Hang out for a day with a school counselor.
Maybe you think you know what they do because you remember meeting them in their office, surrounded by SAT and ACT test prep books and helping with class schedules.
“Today’s school counselor is not the guidance counselor of yesterday,” said Jill Cook, assistant director of the American School Counselor Association, in a September interview.
The workload can vary by school, but can include coaching students about making good decisions, working on skills they need to get a job, clerical paperwork, and talking to students who are dealing with suicidal thoughts, anxiety, depression and problems at home.
There's the college advising, of course, but also helping students realize there are other opportunities after high school, such as joining the military, learning a trade or pursuing an internship.
One only has to walk into the counseling offices of Washington High School in Atlanta to banish any outdated notions about the job.
There are the expected parts: transcripts and advising. The counselors help organize bus tours to take students to visit out-of-state college campuses they wouldn’t otherwise get to see.
But there’s also the social and emotional support they provide: the early morning call from a student whose ride to a summer college-readiness program suddenly fell through.
There’s the concern they show for the student who was with his grandmother, his guardian, when she died. He checked her pulse, called 911 and still managed to get to school that morning.
“We are pulled in all type of directions. You never know how your day is going to be when you walk through the doors, because you may have a child who just probably … left a shelter, probably didn’t eat … They will come and see you and tell you their issues,” said Keala Cooper, an Atlanta Public Schools counselor, earlier this school year.
An additional emphasis has been placed on counseling services in the wake of mass school shootings.
Governor-elect Brian Kemp promised during his campaign to work to make schools safer. Part of his plan is to fund a "support counselor" for every high school.

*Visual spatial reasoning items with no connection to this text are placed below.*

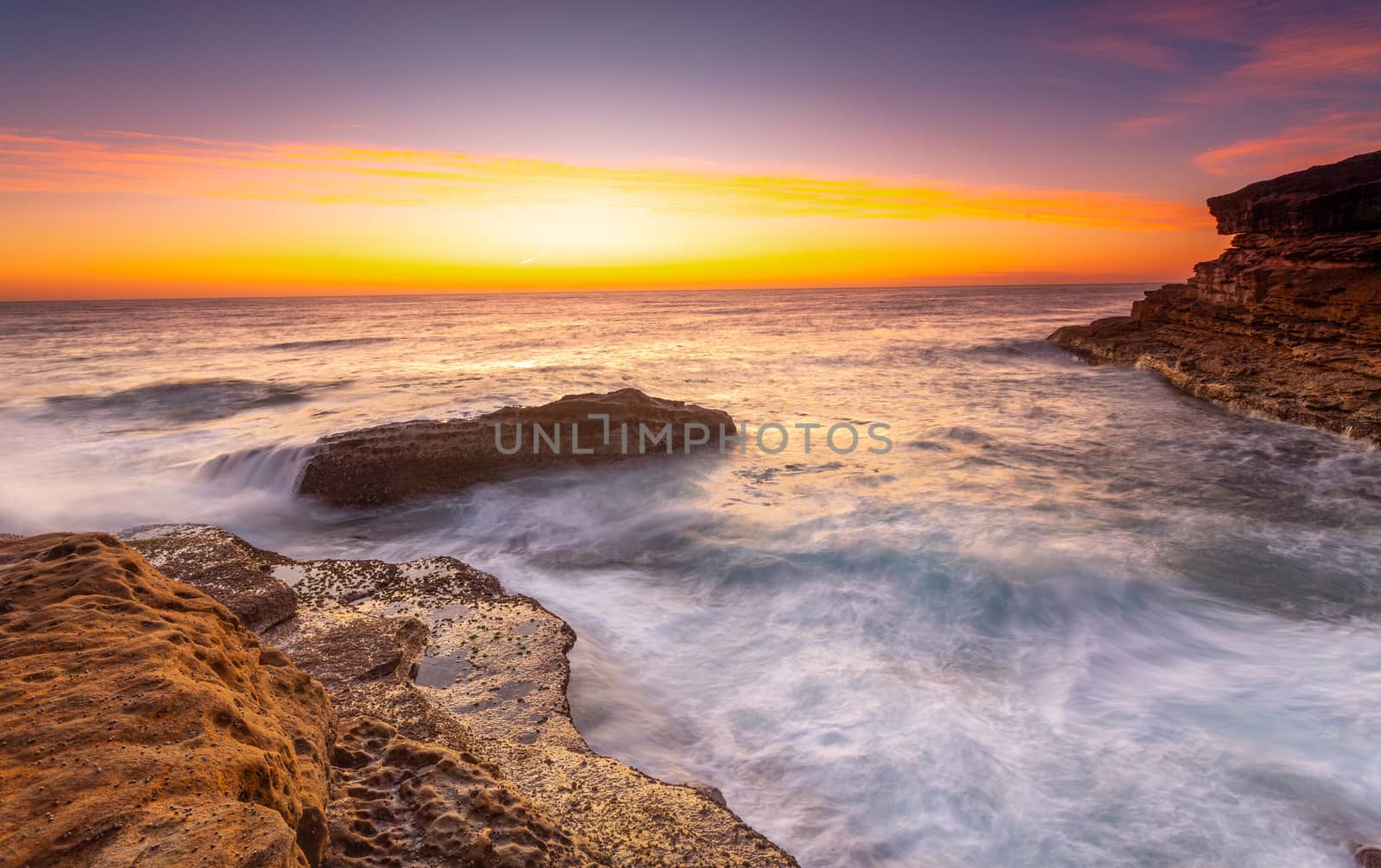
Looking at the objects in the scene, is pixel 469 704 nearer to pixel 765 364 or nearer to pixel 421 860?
pixel 421 860

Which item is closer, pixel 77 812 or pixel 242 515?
pixel 77 812

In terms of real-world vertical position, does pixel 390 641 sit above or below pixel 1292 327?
below

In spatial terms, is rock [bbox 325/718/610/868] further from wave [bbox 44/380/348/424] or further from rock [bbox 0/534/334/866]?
wave [bbox 44/380/348/424]

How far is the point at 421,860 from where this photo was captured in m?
2.16

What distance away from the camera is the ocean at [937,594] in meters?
3.61

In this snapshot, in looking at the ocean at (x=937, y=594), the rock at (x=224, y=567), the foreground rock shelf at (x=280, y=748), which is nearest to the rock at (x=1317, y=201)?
the ocean at (x=937, y=594)

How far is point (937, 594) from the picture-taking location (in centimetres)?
611

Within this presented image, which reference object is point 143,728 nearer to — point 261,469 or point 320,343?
point 261,469

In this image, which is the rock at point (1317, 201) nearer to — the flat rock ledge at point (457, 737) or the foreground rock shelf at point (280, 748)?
the flat rock ledge at point (457, 737)

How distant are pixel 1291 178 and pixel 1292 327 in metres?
3.61

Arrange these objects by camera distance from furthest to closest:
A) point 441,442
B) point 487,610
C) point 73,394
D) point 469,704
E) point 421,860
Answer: point 73,394, point 441,442, point 487,610, point 469,704, point 421,860

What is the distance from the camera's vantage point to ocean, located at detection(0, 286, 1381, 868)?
3.61 metres

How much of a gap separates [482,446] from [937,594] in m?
5.68

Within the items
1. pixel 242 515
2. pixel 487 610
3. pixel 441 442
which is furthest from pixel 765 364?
pixel 487 610
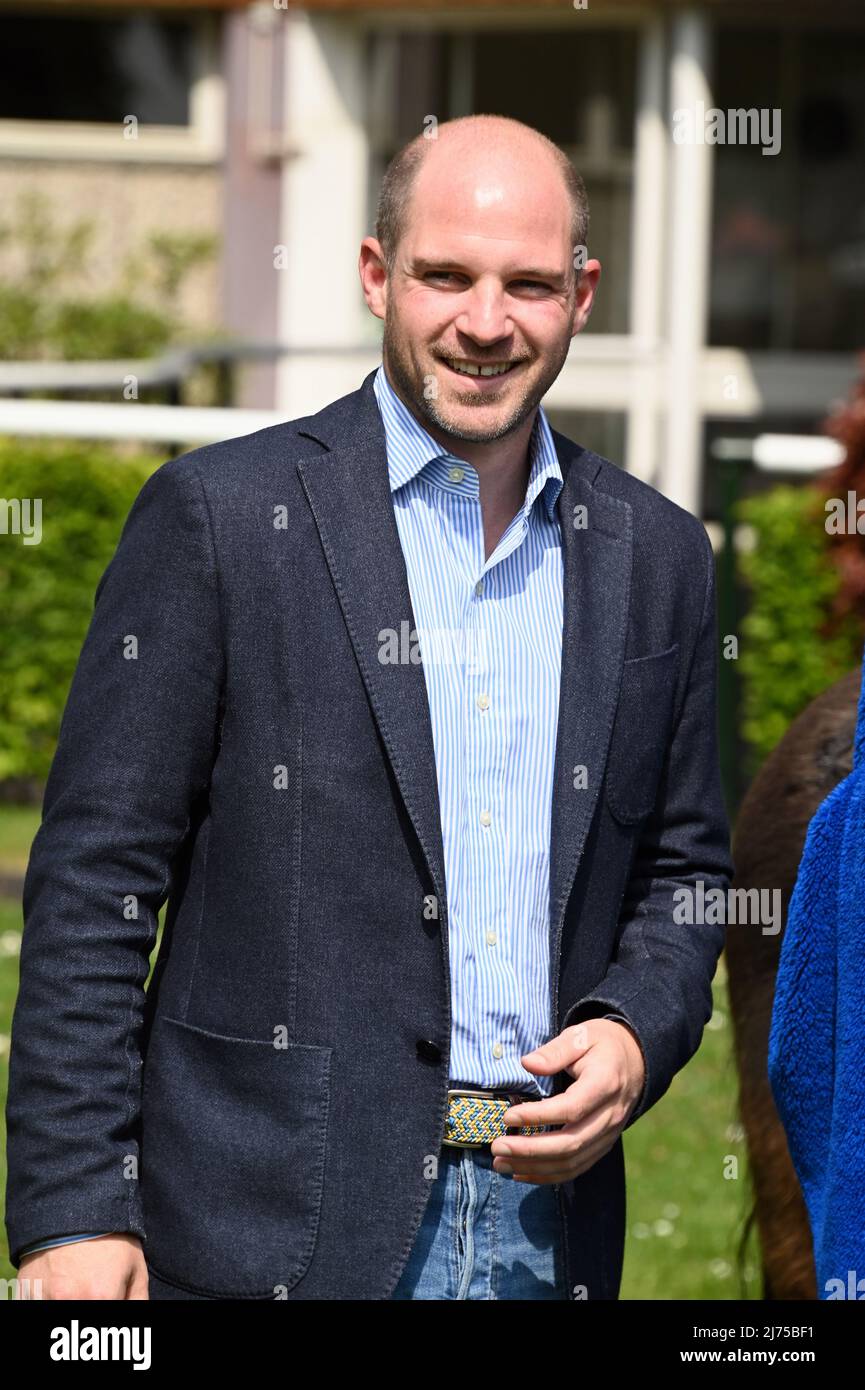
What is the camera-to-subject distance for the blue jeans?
2480mm

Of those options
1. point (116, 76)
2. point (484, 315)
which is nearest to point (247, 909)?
point (484, 315)

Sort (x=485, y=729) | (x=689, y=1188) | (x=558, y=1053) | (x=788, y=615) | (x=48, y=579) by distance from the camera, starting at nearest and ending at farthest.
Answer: (x=558, y=1053)
(x=485, y=729)
(x=689, y=1188)
(x=788, y=615)
(x=48, y=579)

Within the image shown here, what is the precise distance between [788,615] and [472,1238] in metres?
7.62

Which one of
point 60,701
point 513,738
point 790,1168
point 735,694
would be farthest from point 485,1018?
point 60,701

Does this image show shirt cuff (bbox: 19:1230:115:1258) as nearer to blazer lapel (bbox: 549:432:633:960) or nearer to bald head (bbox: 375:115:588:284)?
blazer lapel (bbox: 549:432:633:960)

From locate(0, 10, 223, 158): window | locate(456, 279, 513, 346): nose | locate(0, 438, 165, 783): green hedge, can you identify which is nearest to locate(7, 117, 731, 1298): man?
locate(456, 279, 513, 346): nose

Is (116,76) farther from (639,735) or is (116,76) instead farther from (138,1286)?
(138,1286)

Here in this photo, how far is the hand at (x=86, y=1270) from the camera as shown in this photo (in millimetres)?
2295

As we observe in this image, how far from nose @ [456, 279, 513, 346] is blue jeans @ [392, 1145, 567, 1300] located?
1035 mm

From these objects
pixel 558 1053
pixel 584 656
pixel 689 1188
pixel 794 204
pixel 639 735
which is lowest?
pixel 689 1188

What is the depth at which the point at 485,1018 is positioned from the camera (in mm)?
2477

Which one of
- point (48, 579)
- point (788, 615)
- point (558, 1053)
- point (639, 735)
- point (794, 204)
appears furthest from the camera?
point (794, 204)

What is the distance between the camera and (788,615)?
387 inches

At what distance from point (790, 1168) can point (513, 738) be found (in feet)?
4.97
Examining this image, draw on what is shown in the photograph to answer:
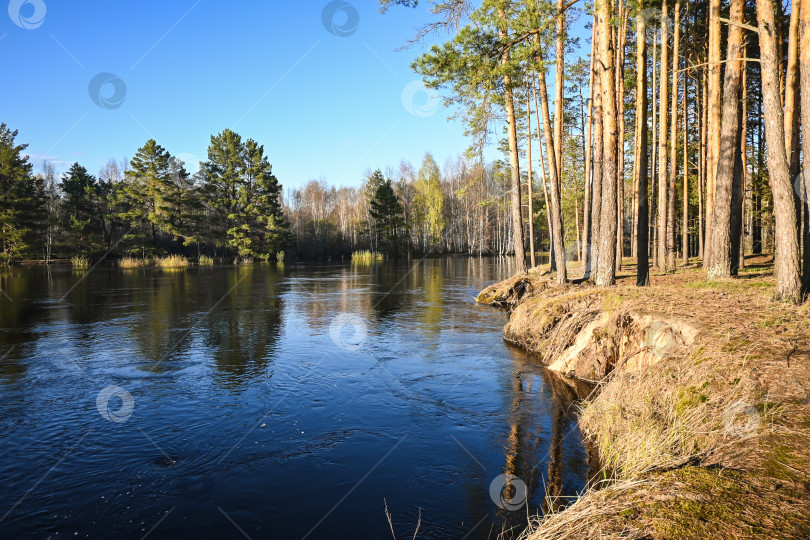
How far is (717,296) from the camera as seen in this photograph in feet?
31.5

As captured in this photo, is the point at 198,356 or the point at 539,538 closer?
the point at 539,538

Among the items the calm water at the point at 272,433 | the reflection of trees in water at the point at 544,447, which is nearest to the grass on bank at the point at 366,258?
the calm water at the point at 272,433

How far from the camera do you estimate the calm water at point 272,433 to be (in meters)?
4.57

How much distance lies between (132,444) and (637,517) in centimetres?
585

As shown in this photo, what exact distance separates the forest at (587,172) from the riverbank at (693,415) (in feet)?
8.91

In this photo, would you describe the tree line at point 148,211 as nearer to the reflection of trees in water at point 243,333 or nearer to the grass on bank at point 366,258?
the grass on bank at point 366,258

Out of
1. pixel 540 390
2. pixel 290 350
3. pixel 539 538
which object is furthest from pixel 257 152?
pixel 539 538

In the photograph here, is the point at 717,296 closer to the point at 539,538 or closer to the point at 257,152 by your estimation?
the point at 539,538

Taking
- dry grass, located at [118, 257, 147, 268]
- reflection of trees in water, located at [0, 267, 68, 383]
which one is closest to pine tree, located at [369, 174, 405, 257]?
dry grass, located at [118, 257, 147, 268]

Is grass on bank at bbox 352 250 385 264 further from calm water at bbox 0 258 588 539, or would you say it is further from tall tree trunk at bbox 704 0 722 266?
calm water at bbox 0 258 588 539

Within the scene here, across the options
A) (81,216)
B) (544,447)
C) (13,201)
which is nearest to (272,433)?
(544,447)

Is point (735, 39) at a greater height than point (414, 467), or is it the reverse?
point (735, 39)

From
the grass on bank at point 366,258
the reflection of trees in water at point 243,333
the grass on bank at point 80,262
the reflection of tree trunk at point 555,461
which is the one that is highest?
the grass on bank at point 80,262

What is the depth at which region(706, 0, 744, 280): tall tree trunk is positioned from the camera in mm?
12508
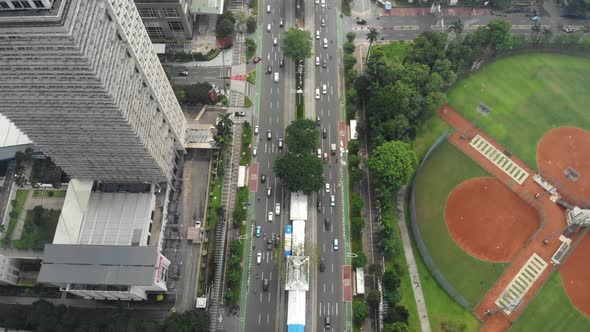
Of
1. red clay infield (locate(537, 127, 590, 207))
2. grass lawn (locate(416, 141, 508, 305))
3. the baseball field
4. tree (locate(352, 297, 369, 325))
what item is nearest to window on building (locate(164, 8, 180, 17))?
the baseball field

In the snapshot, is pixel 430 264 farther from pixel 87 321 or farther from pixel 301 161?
pixel 87 321

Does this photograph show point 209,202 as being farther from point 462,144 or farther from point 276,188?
point 462,144

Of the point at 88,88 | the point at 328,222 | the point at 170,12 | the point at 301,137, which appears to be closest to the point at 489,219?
the point at 328,222

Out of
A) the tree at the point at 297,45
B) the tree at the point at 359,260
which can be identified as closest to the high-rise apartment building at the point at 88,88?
the tree at the point at 297,45

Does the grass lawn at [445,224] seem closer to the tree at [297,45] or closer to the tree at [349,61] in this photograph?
the tree at [349,61]

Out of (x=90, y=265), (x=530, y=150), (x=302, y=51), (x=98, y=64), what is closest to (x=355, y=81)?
(x=302, y=51)

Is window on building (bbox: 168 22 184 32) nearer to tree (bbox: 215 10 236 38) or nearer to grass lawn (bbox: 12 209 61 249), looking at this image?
tree (bbox: 215 10 236 38)
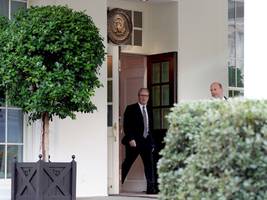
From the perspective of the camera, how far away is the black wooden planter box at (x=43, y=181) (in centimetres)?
876

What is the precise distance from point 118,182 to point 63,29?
11.3 ft

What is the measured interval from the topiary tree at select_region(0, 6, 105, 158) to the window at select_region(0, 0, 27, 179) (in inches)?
38.7

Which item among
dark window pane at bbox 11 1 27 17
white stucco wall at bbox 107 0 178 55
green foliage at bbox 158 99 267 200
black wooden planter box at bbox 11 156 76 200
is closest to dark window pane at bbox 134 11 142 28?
white stucco wall at bbox 107 0 178 55

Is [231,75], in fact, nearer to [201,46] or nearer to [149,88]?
[201,46]

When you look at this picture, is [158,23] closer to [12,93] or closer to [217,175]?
[12,93]

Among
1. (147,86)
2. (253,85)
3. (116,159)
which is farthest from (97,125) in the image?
(253,85)

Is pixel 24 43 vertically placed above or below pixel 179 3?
below

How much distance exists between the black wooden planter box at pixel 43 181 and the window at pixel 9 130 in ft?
3.71

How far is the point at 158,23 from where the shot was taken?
12.3m

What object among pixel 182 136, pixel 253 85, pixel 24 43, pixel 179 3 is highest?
pixel 179 3

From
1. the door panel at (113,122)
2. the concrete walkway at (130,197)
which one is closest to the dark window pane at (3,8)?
the door panel at (113,122)

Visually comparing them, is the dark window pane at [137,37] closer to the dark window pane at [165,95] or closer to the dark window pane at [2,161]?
the dark window pane at [165,95]

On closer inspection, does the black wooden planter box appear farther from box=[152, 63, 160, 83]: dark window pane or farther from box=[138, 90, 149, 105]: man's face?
box=[152, 63, 160, 83]: dark window pane

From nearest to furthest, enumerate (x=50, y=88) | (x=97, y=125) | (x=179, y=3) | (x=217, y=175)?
(x=217, y=175) → (x=50, y=88) → (x=97, y=125) → (x=179, y=3)
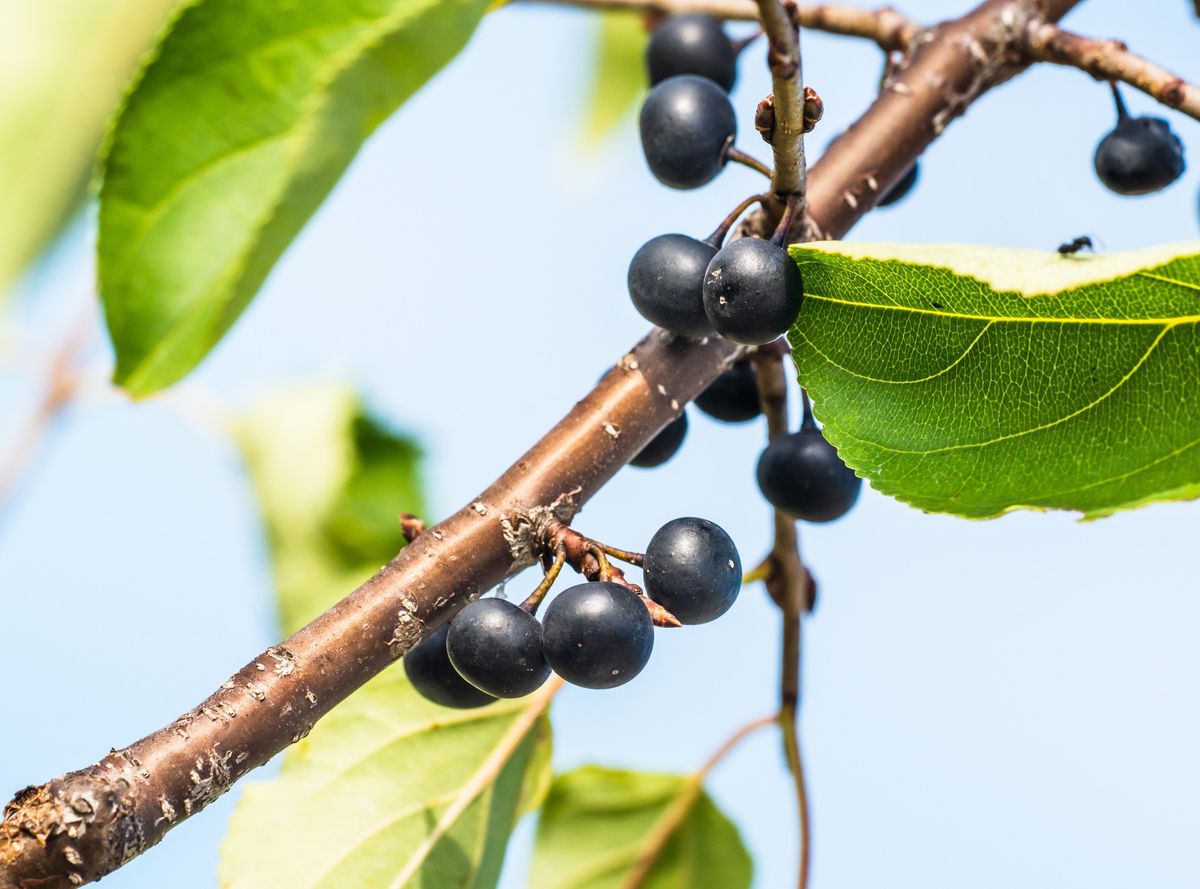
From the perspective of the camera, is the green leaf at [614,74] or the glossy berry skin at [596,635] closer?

The person would be trained, he said, to address mental health issues including bullying and other problems.
Cook said school tragedies have drawn more attention to counselors, who work alongside school nurses, social workers and psychologists to provide tiered support to students who face a varying intensity of needs.
Even with the increased focus, experts say there are not enough counselors in many schools.
The national kindergarten-through-12th grade average is one counselor for every 464 students, though the recommendation is one for every 250. Georgia averages one counselor for 476 students.
At Washington High School, counselors say they feel compelled to go the extra mile for their students, many of whom they say show so much grit in surmounting daily obstacles.
The reward, counselors said, is when years after students graduate, they return to school to tell their counselor that they finished their college degree.